The customer was able to get some full memory dumps of systems that got into this state, and the telling detail is that the ShuttingDown variable was set to true. So it wasn’t that the WakeWorker APC never arrived. It totally did arrive and set ShuttingDown to true. Yet somehow that didn’t wake up the SleepEx.

One of my colleagues offered the possibility that when the code entered the SleepEx loop, the WakeWorker APC had already run.

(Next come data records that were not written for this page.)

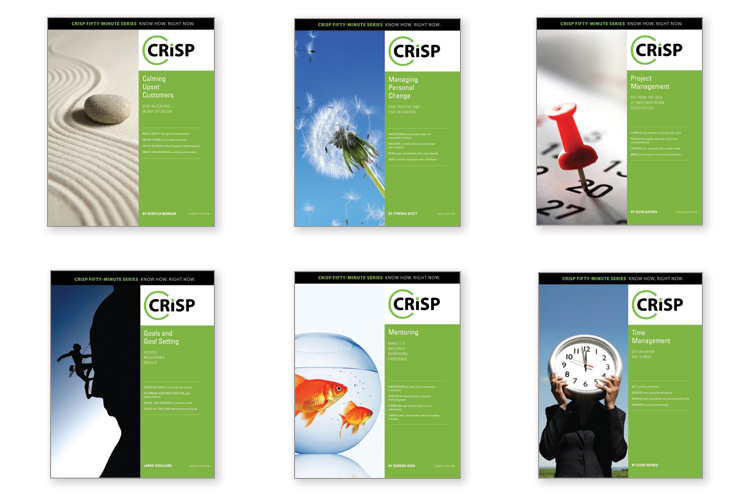 Crisp Series book covers Client: Axzo Press Role: Art direction, photo research, design, and production of over 50 book covers for the Crisp series of books.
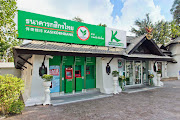 How to Open a Thai Bank Account: A Foreigner's Guide — Popular Posts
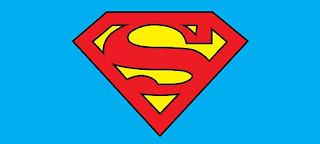 Лого Супермена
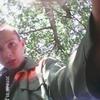 Игорь, 29, г.Витебск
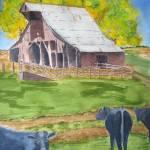 """Rural America Old Missouri Barn and black angus co"" by vickeysart"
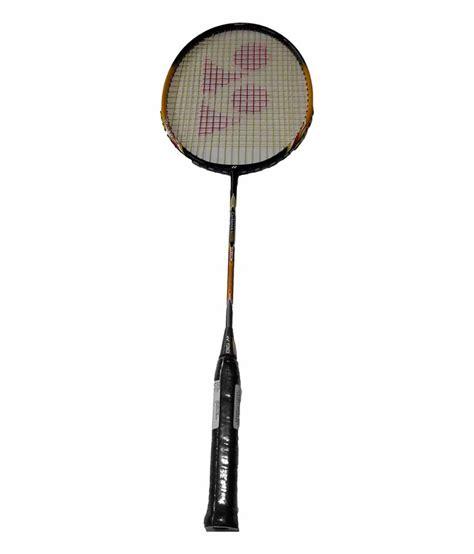 Raket Yonex Carbonex 10 yonex carbonex 6000 badminton racquet price at flipkart snapdeal ebay yonex carbonex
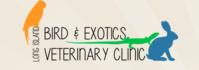 Long Island Bird & Exotics Veterinary Clinic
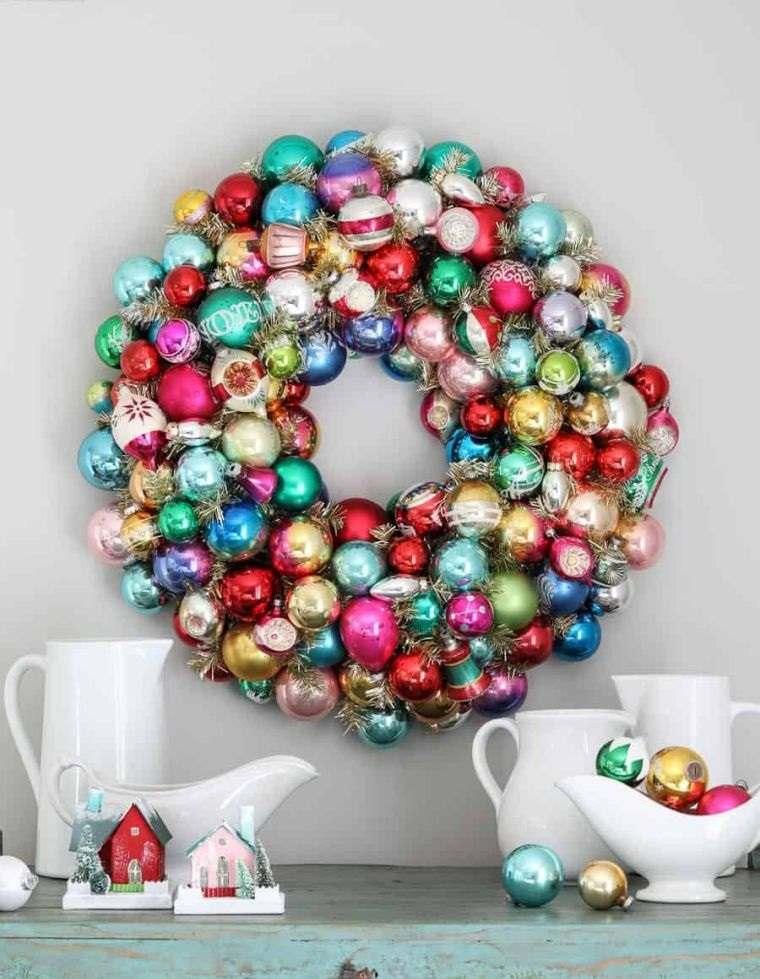 bolas de navidad coronass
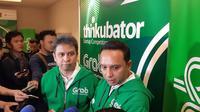 Ridzki Kramadibrata, President Grab Indonesia dan Ongki Kurniawan, Executive Director Grab Indonesia. Liputan6.com/Agustinus Mario Damar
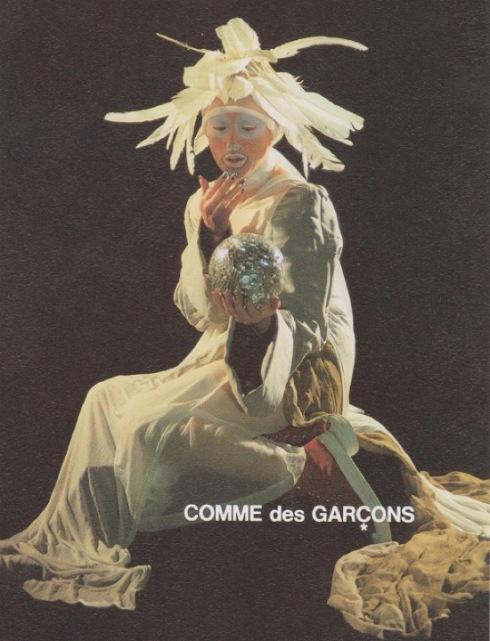 Comme Des Garçons & Cindy Sherman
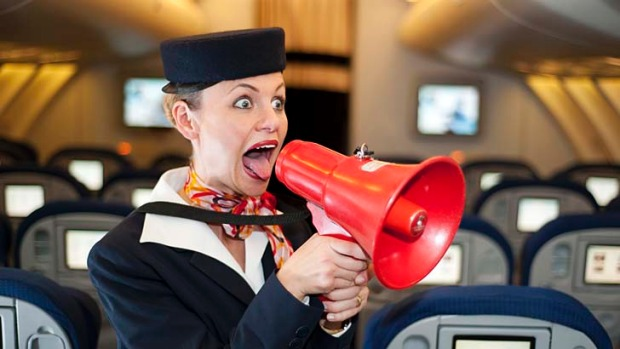 Don't snap your fingers at me! ... a survey of 700 cabin crew from around the world has revealed flight attendants' ...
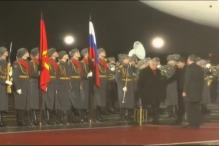 PM Modi in Russia, Defence & Nuclear energy top agenda
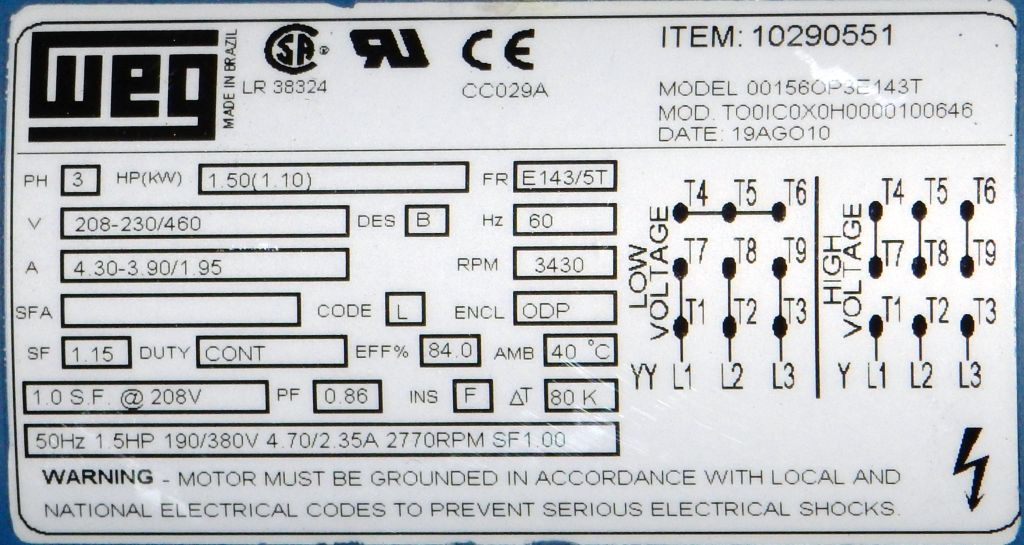 00156OP3E143T-Dealers Electric-00156OP3E143T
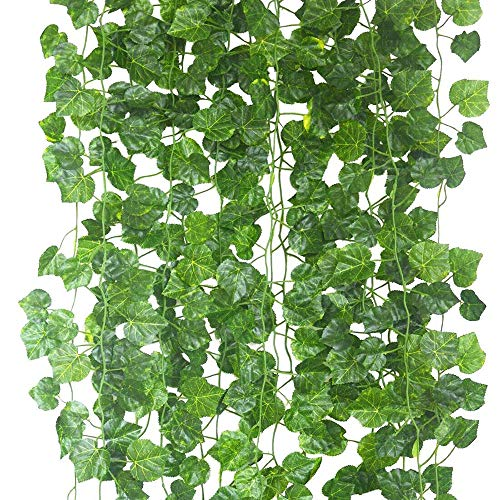 Echodo 82 Ft Artificial Ivy Leaf Garland Fake Hanging Plants Grape Silk Ivy Vine Garlands Wall Crafts Christmas Party Decoration
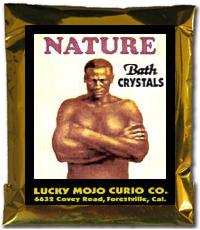 Lucky Mojo Curio Co.: Nature Bath Crystals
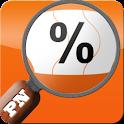 Price Navigator logo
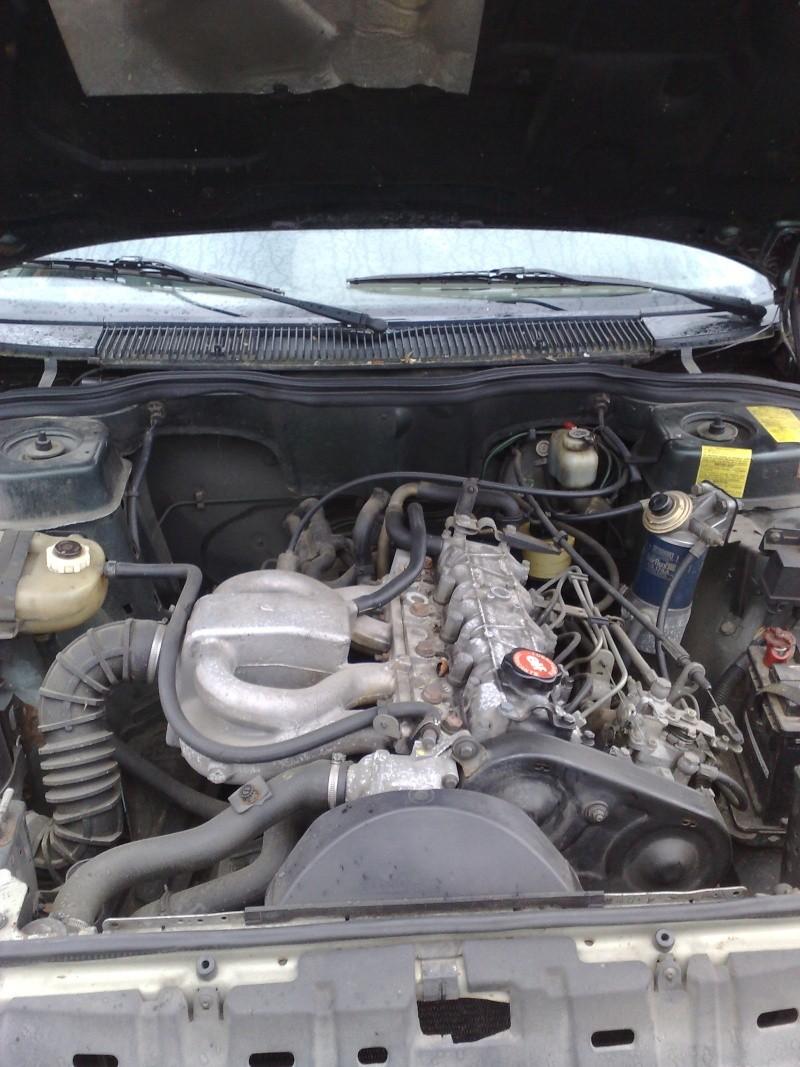 Huile boite de vitesse Turbo D / Remplacement boite de vitesse, - Page 4 08062010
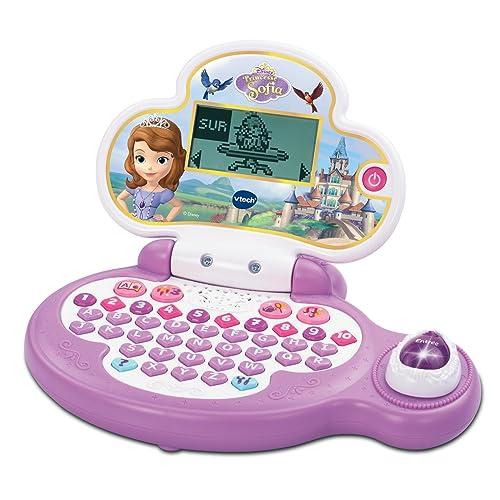 VTech - 155305 - Ordinateur Pour Enfant - Petit Genius Princesse Sofia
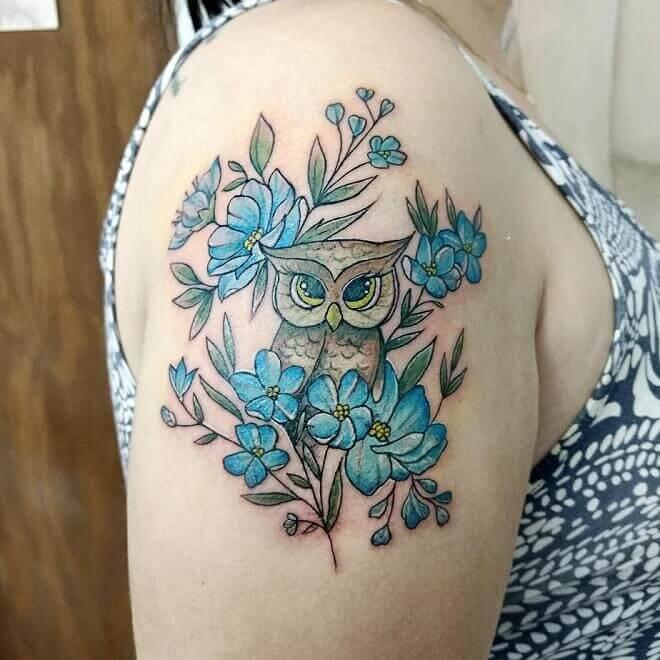 Best Owl Tattoo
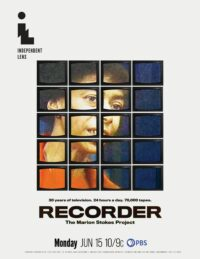 Thumbnail for: Recorder: The Marion Stokes Project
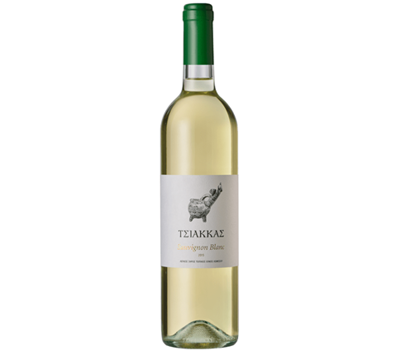 Picture of Tsiakkas Winery Sauvignon Blanc white 75cl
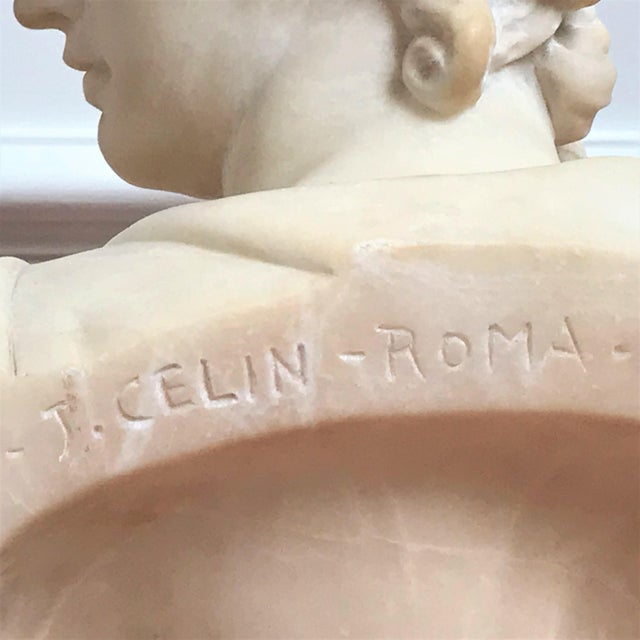 19th Century Italian Grand Tour Souvenir Bust of the Apollo Belvedere For Sale In Chicago - Image 6 of 13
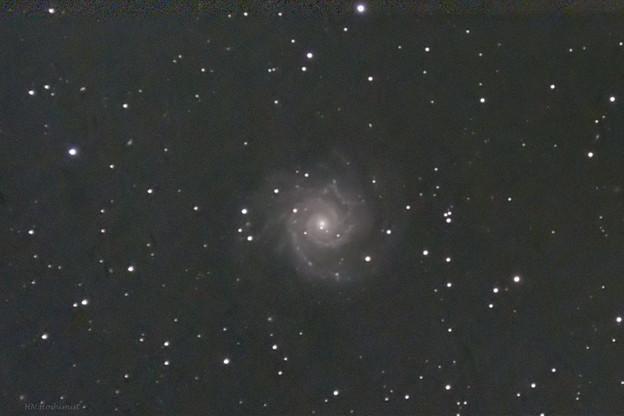 M74 20170901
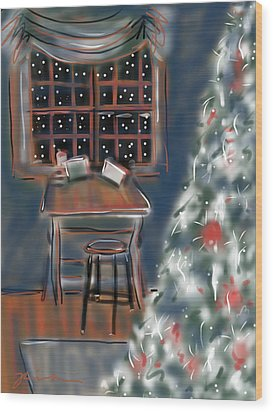 Wood Print featuring the painting Drawing Board At Christmas by Jean Pacheco Ravinski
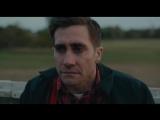 WILDLIFE_Official_Trailer_
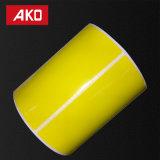 前刷りされた黄色い光沢のある単一の側面はアートペーパーの自己接着ステッカーのラベルに塗った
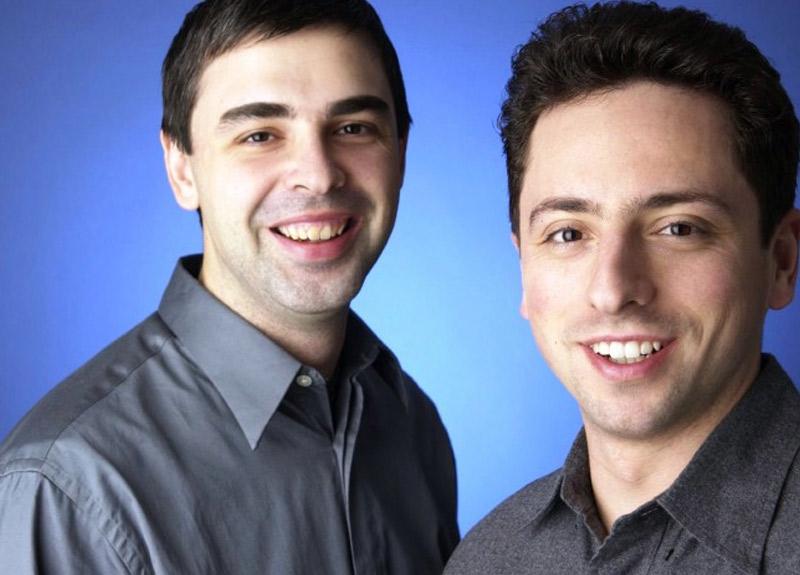 21 yıl önce Google'ı kuran Larry Page ve Sergey Brin, CEO'luğu bırakıyor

If that’s the case, then the SleepEx is going to wait for an APC that has already arrived.

I was able to confirm with a test program that this was indeed a possibility.

DWORD apc = 0;

void CALLBACK WakeWorker(ULONG_PTR)
{
    apc = GetCurrentThreadId();
}

DWORD CALLBACK WorkerThread(void*)
{
    if (apc == GetCurrentThreadId()) DebugBreak();
    return 0;
}

int __cdecl main()
{
    DWORD id;
    while (true)
    {
        apc = 0;
        auto h = CreateThread(nullptr, 0, WorkerThread, nullptr, 0, &id);
        QueueUserAPC(WakeWorker, h, 0);
        WaitForSingleObject(h, INFINITE);
        CloseHandle(h);
        Sleep(10);
    }
    // notreached
}

This program creates a thread and immediately queues an APC to it. The thread procedure checks if the APC already ran on the same thread, and if so, it breaks into the debugger.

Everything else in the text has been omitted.